Control on Networks: Modeling, Learning and applications


Speaker:  Yue WangFAU Erlangen-Nuremberg.

Time:       10:00-11:00 am, Sept.05

Location: SIST 2 415

Host:        SIST



Networks of nonlinear hyperbolic systems arise in many real world applications, e.g. planar networks of vibrating strings, shearable beams, gas networks and shallow water systems. Often such networks involve dynamical boundary conditions, for example when a network of strings contains one or several point-masses. This talk is an introduction of controllability properties and methods for networked 1D hyperbolic systems based on results obtained by the speaker and her collaborators in recent years.
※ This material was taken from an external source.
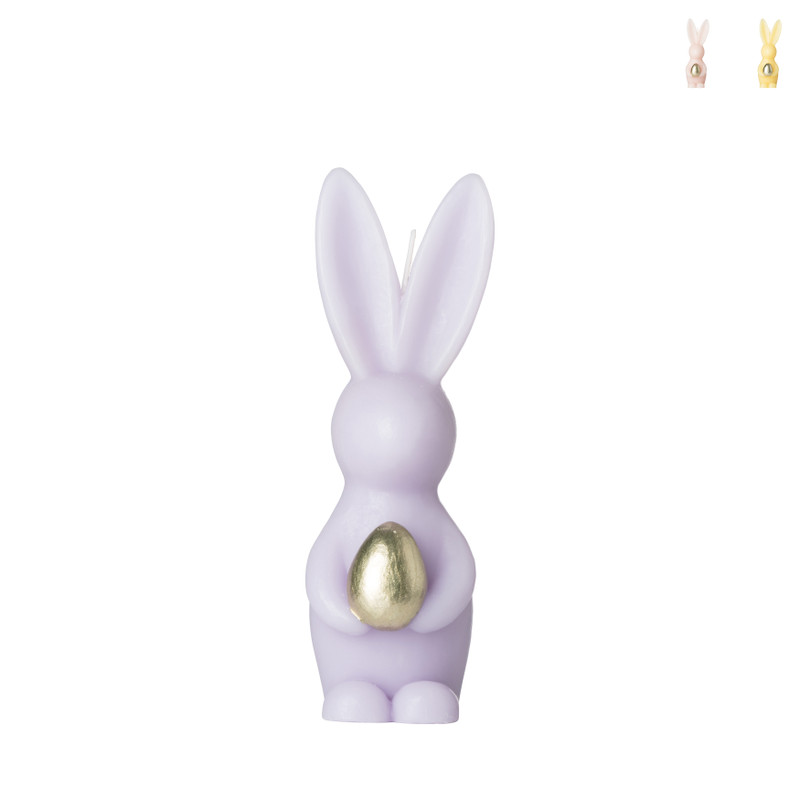 Kaars konijn met ei - diverse kleuren - ?5.6x18 cm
Modelling, analysis of the underlying dynamics and exact controllability of several physical models will be presented at first. Some recent numerical experiments with Physics-Informed Neural Networks (PINNs) show interesting possibilities for future research on the interface between control and machine learning.



Yue Wang was educated  from Bachelor to PhD at Fudan University, Shanghai, China. Her PhD was conducted in the research group Analysis and Applied PDEs located at Shanghai Center of Mathematics, and was supervised by Prof. Tatsien Li. In 2019, she received the Doctor degree in mathematics and applied mathematics from Fudan University.  After that, she did a 2-year PostDoc at the Chair of Applied Mathematics II led by Günter Leugering in FAU Erlangen-Nuremberg (Friedrich-Alexander-Universität Erlangen-Nürnberg),and then 1 year working with Enrique Zuazua at the Chair of Dynamics, Control, Machine Learning and Numerics.
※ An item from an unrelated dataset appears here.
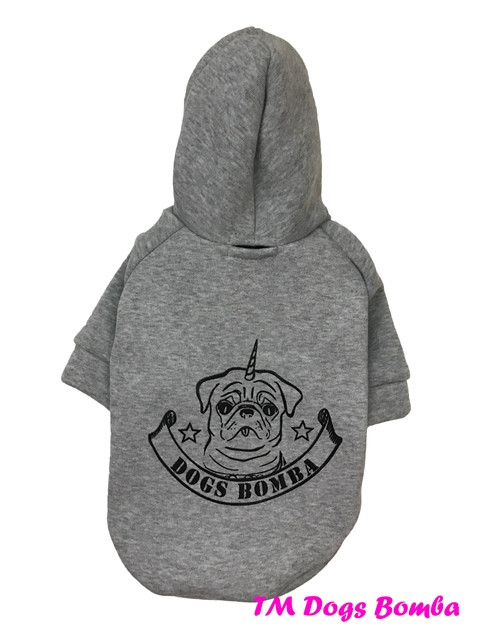 Толстовка Мопс 32 см (об'єм до 58см) сірий розм 5 для собак, фото 1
She is now a research group leader at Research center for Mathematics of Data at FAU, and behaves as PI of several national, European and international research program in Germany. Her field of expertise is in the area of Control Theory for Partial Differential Equations (PDE), especially nonlinear hyperbolic systems. Her research focuses on control problems on networks and related topics in modeling, analysis, control design, and sychronization.